Asosyallikten değildir bence. bazen kimsenin söylemediği gerçekleri duyarız kendimizden. insanın kendisiyle hesaplaşmasıdır. neden bilmem daha konuşmaz oldum kendimle. oysa beni benden iyi kim anlar ki?
kendinden duyacağı ve kendine anlatacağı bir şeyler olan insanın eylemidir. hem monolog, hem dialogdur.

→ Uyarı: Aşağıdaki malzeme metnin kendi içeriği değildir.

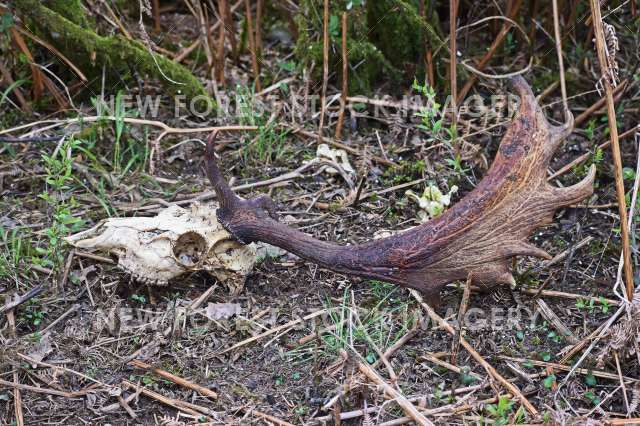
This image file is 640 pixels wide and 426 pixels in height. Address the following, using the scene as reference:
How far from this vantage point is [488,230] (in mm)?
2383

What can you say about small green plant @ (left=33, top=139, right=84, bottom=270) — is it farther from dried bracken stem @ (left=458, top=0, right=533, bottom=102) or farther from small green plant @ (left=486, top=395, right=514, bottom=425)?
dried bracken stem @ (left=458, top=0, right=533, bottom=102)

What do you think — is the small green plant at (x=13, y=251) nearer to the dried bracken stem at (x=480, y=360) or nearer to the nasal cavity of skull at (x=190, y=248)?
the nasal cavity of skull at (x=190, y=248)

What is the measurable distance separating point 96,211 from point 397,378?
1.43 meters

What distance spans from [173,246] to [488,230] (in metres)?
1.05

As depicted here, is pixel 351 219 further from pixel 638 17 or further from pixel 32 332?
pixel 638 17

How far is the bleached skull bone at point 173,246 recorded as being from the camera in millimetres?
2564

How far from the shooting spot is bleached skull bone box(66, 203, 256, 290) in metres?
2.56

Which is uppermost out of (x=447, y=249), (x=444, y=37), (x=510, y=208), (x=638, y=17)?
(x=638, y=17)

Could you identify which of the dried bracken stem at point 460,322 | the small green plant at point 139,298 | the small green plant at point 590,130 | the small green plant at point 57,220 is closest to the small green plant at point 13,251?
the small green plant at point 57,220

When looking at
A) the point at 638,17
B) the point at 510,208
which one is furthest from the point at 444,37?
the point at 510,208

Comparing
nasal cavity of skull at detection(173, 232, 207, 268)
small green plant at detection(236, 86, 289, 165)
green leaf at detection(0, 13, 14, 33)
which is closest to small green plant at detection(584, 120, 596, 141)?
small green plant at detection(236, 86, 289, 165)

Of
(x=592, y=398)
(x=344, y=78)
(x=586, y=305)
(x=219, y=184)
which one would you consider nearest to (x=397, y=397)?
(x=592, y=398)

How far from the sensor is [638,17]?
3.39 metres

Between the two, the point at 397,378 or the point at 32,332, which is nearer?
the point at 397,378
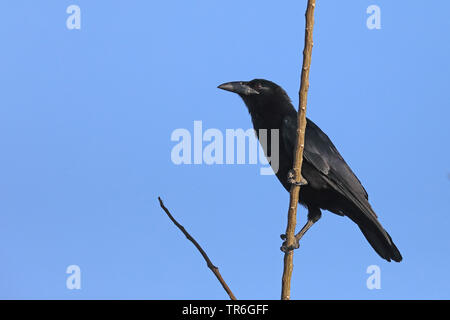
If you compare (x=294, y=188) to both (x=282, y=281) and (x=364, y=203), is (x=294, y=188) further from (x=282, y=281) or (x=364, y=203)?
(x=364, y=203)

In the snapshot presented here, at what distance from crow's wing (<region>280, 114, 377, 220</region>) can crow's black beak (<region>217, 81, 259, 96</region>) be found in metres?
0.64

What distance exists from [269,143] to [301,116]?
310 centimetres

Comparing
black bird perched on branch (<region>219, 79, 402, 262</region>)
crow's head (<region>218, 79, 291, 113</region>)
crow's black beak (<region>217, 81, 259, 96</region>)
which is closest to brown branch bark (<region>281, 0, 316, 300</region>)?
black bird perched on branch (<region>219, 79, 402, 262</region>)

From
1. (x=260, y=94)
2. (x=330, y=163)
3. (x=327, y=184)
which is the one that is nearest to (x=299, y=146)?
(x=327, y=184)

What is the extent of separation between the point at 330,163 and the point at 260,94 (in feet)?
4.55

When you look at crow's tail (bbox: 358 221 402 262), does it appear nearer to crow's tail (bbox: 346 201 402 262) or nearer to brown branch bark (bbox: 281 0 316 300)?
crow's tail (bbox: 346 201 402 262)

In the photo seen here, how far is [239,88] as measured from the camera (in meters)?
7.42

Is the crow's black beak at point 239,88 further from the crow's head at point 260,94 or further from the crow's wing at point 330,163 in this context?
the crow's wing at point 330,163

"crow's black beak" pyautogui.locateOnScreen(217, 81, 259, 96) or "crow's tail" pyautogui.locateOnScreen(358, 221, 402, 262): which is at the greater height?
"crow's black beak" pyautogui.locateOnScreen(217, 81, 259, 96)

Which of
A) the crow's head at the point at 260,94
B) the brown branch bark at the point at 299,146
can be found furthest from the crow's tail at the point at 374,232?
the brown branch bark at the point at 299,146

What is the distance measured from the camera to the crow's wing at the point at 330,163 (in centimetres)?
660

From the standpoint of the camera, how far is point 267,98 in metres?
7.56

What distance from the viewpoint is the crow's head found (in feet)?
24.6
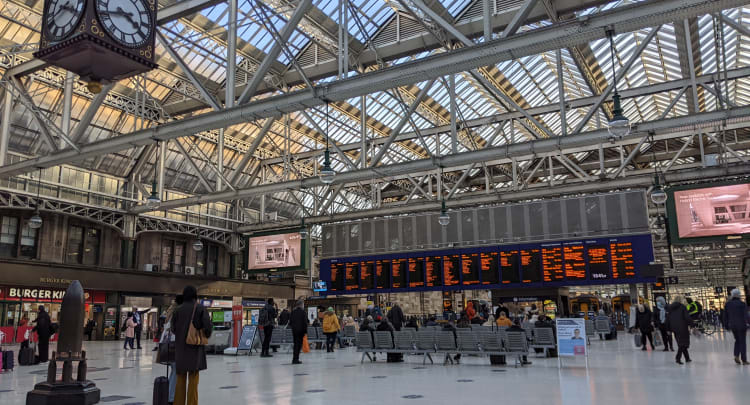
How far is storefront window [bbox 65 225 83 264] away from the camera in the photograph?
28791 millimetres

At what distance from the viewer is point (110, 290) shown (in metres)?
29.2

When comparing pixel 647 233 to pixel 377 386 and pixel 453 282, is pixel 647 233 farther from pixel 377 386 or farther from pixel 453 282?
pixel 377 386

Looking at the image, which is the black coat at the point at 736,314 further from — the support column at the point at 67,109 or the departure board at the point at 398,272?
the support column at the point at 67,109

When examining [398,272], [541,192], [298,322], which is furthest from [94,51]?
[398,272]

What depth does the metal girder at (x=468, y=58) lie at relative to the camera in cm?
954

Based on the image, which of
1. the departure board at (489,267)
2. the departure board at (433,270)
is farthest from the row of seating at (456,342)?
the departure board at (433,270)

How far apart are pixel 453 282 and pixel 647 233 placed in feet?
26.9

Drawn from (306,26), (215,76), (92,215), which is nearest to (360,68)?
(306,26)

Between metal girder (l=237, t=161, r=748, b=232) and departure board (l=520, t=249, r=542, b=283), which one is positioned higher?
metal girder (l=237, t=161, r=748, b=232)

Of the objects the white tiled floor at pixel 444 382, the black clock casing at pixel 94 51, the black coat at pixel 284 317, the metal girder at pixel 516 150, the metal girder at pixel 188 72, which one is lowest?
the white tiled floor at pixel 444 382

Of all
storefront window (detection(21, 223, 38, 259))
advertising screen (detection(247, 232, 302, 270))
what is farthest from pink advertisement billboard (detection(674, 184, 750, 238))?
storefront window (detection(21, 223, 38, 259))

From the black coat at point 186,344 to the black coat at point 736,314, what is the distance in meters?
11.0

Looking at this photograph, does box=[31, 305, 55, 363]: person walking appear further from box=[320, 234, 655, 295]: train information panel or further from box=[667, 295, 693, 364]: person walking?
box=[667, 295, 693, 364]: person walking

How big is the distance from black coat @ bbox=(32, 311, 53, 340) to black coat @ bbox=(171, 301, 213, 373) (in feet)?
33.5
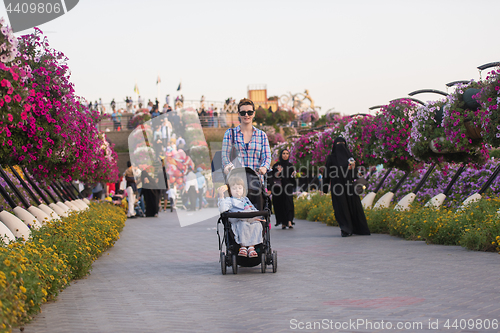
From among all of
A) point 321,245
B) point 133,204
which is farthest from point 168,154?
point 133,204

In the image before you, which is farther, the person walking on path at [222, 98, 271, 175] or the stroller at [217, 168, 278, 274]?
the person walking on path at [222, 98, 271, 175]

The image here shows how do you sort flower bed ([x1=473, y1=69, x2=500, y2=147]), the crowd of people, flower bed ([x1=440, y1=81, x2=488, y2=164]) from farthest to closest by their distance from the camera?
flower bed ([x1=440, y1=81, x2=488, y2=164]), flower bed ([x1=473, y1=69, x2=500, y2=147]), the crowd of people

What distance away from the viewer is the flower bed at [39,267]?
4.64m

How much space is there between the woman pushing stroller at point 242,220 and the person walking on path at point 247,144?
1.49ft

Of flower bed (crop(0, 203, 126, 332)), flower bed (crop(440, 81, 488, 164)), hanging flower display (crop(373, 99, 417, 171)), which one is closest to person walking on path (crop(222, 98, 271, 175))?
flower bed (crop(0, 203, 126, 332))

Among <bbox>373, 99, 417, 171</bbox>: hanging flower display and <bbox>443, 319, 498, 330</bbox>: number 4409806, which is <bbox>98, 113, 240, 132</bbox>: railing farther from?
<bbox>443, 319, 498, 330</bbox>: number 4409806

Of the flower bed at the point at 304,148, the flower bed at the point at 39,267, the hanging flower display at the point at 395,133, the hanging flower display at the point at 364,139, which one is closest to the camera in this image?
the flower bed at the point at 39,267

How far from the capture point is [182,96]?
2119 inches

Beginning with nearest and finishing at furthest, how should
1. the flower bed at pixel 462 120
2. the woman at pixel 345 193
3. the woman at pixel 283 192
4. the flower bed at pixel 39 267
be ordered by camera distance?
the flower bed at pixel 39 267
the flower bed at pixel 462 120
the woman at pixel 345 193
the woman at pixel 283 192

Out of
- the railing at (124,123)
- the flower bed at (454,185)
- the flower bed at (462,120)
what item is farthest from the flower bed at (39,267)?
the railing at (124,123)

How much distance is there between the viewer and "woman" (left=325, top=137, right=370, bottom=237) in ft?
44.3

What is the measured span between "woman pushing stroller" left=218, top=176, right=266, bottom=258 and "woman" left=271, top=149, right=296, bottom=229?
8337mm

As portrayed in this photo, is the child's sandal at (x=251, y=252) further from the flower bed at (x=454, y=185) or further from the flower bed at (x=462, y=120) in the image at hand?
the flower bed at (x=454, y=185)

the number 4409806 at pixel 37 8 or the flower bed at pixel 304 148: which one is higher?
the number 4409806 at pixel 37 8
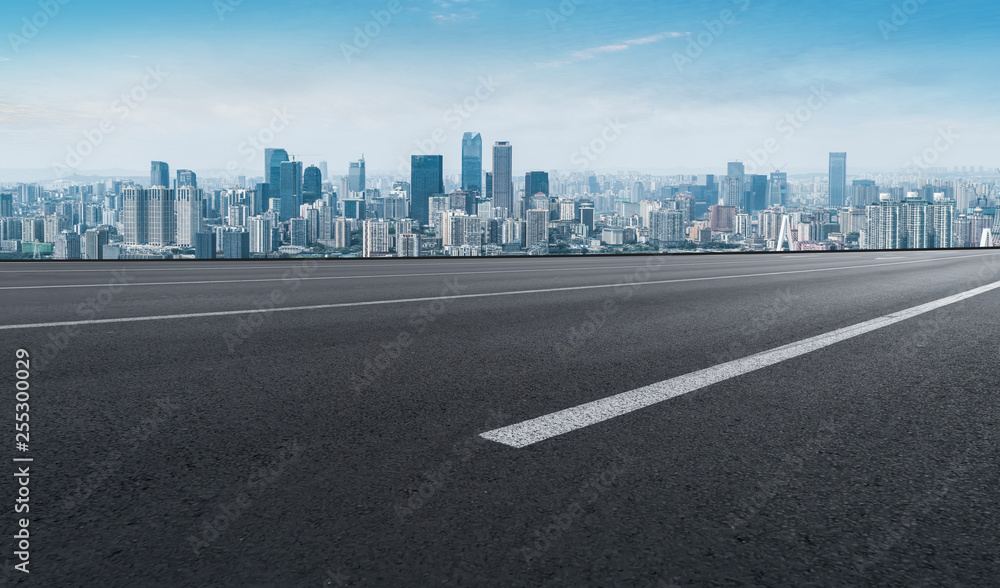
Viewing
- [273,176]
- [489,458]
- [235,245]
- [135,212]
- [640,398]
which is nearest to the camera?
[489,458]

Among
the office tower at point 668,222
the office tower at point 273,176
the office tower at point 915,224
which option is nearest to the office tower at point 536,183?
the office tower at point 273,176

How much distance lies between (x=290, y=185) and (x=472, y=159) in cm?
6293

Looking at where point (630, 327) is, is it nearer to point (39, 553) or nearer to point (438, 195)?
point (39, 553)

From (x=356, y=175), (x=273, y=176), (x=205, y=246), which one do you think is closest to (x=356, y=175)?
(x=356, y=175)

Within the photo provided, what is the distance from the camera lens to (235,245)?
865 inches

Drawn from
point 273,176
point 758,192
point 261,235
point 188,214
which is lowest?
point 261,235

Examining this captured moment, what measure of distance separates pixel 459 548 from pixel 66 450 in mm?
2134

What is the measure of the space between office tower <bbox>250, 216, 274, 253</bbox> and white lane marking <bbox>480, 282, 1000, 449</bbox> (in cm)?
1821

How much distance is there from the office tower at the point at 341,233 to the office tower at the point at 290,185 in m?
17.4

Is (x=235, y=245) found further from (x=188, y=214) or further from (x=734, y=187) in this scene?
(x=734, y=187)

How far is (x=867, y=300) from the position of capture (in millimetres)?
10914

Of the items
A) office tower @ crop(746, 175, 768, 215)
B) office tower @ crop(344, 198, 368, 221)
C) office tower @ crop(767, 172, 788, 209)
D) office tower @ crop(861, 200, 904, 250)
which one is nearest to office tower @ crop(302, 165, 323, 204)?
office tower @ crop(344, 198, 368, 221)

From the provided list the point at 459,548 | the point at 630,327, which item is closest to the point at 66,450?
the point at 459,548

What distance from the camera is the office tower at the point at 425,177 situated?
67762 millimetres
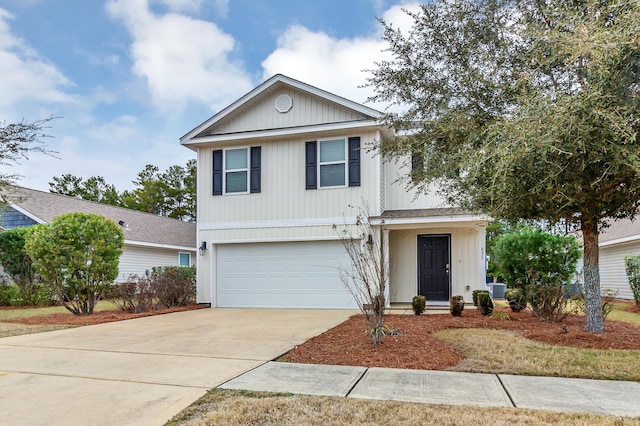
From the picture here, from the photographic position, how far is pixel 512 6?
729 cm

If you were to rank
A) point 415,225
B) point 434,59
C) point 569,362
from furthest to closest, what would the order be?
point 415,225 → point 434,59 → point 569,362

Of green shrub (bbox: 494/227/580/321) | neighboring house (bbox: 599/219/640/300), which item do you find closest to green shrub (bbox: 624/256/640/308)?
neighboring house (bbox: 599/219/640/300)

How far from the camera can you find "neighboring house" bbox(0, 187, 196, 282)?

"kendi kendine konuşana deli derler." cümlesini sanırım çok küçükken laf dalaşında filan kullanıyorduk. şimdiyse kendi kendime konuşmazsam delireceğimi gayet iyi biliyorum. şehir hayatının uzak ve üstünkörü ilişkilerini yaşarken içten konuşmaya ve içten bir şekilde dinlemeye ihtiyaç duyuyoruz hepimiz. insanlardan gittikçe çok daha fazla düşünce ve hayal saklıyoruz. çünkü o kadar çok insanı yaşadık, uyum sağladık ve uyumsuz olduk ki, kendimiz gibi olabileceğimiz bir insan yok etrafımızda. biliyoruz ve sıkıldık. içimizin içinin içine düşmekten, başkasının hayat algısına sıçrayamamaktan sıkıldık. çünkü herkes kendi içindeki spiralin en dibine, kara deliğe balıklama dalış halinde. sindik ve pustuk. sorumluluklar ve beklentileri karşılamaktan başka bir ruhani giysimiz yok uzun süredir. kendimizle kaldığımızdaysa televizyon ve internetle ya "ulusa sesleniyoruz" ya da sadece seyrediyoruz. kendimize nerede dokunacağız o halde, iletişim düşlere bile müdahele ederken? kendimize... bize... ona... içimize... içimizden dışımıza... dışımızdan içimize...
Evde tek başınayken bihayli yoğun zühur eder. Bir süre sonra delirdiği sanabilir insan, sansın da. O kadar süre tek başına niye kalıyorsun zaten godoş musun sen?